About this exercise:
Rewrite each line of the data below, replacing "image" with "graphic" and keeping everything else the same. Leave the pictures out of your output.

[Short web captions]
------------------------------

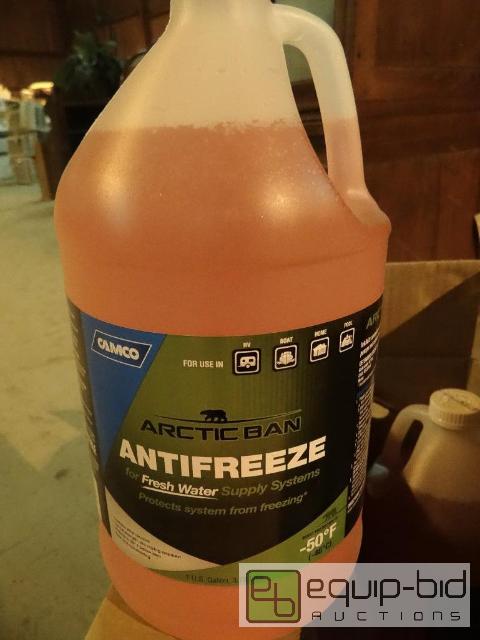 lot 2024 image: Case of (6) New ArcticBan Antifreeze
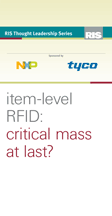 Item-Level RFID: Critical Mass at Last? (RIS)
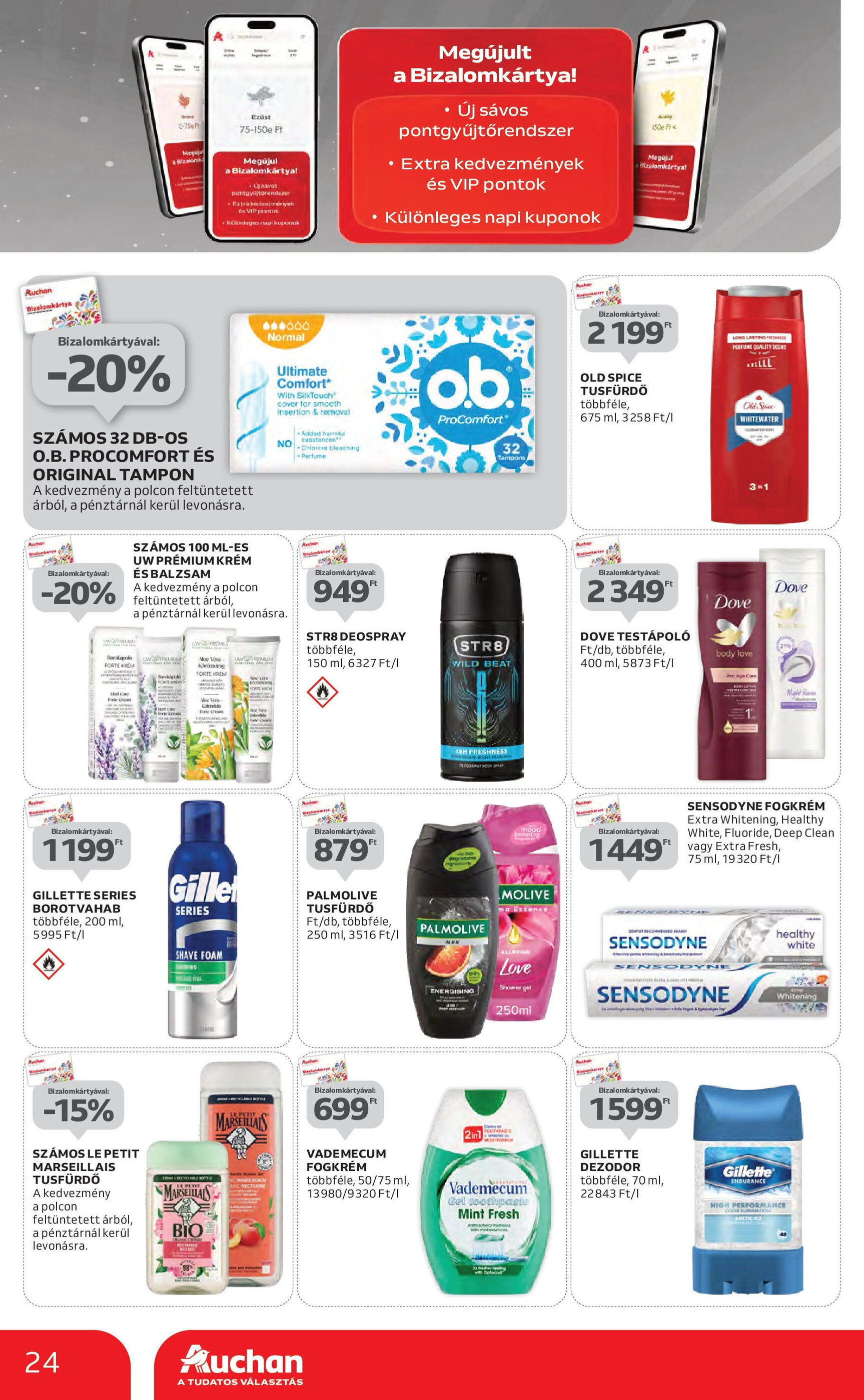 Auchan akciós újság hét 16 - 17-04-2025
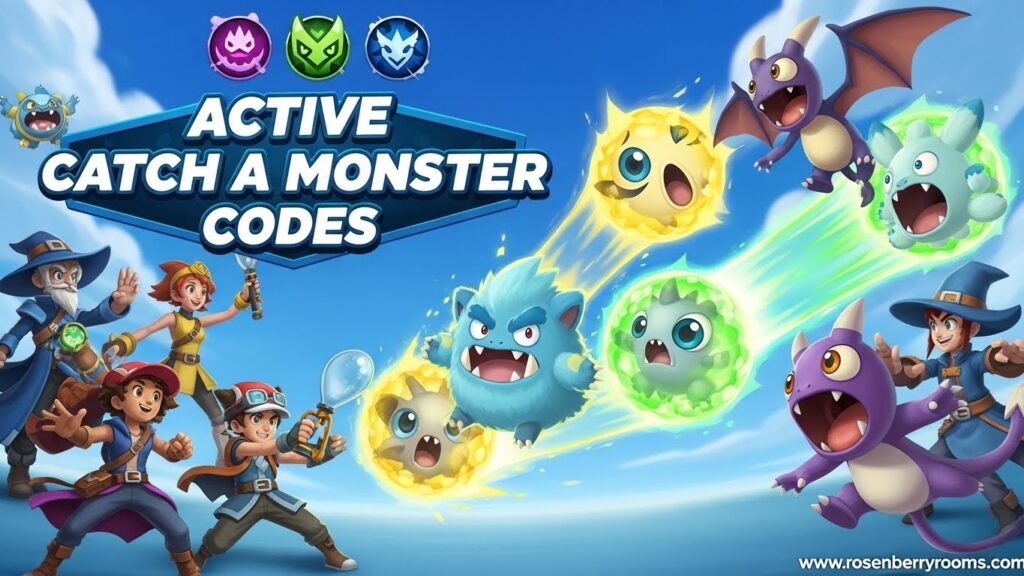 The current image has no alternative text. The file name is: Catch-A-Monster-Codes.jpeg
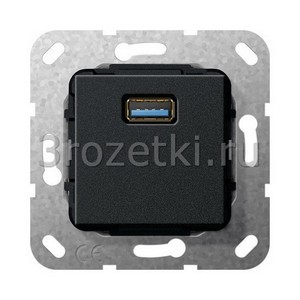 3rozetki.ru - Gira - [568210] Разъем USB 3.0 A.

------------------------------

Problem solution:
 lot 2024 graphic: Case of (6) New ArcticBan Antifreeze
 Item-Level RFID: Critical Mass at Last? (RIS)
 Auchan akciós újság hét 16 - 17-04-2025
 The current graphic has no alternative text. The file name is: Catch-A-Monster-Codes.jpeg
 3rozetki.ru - Gira - [568210] Разъем USB 3.0 A.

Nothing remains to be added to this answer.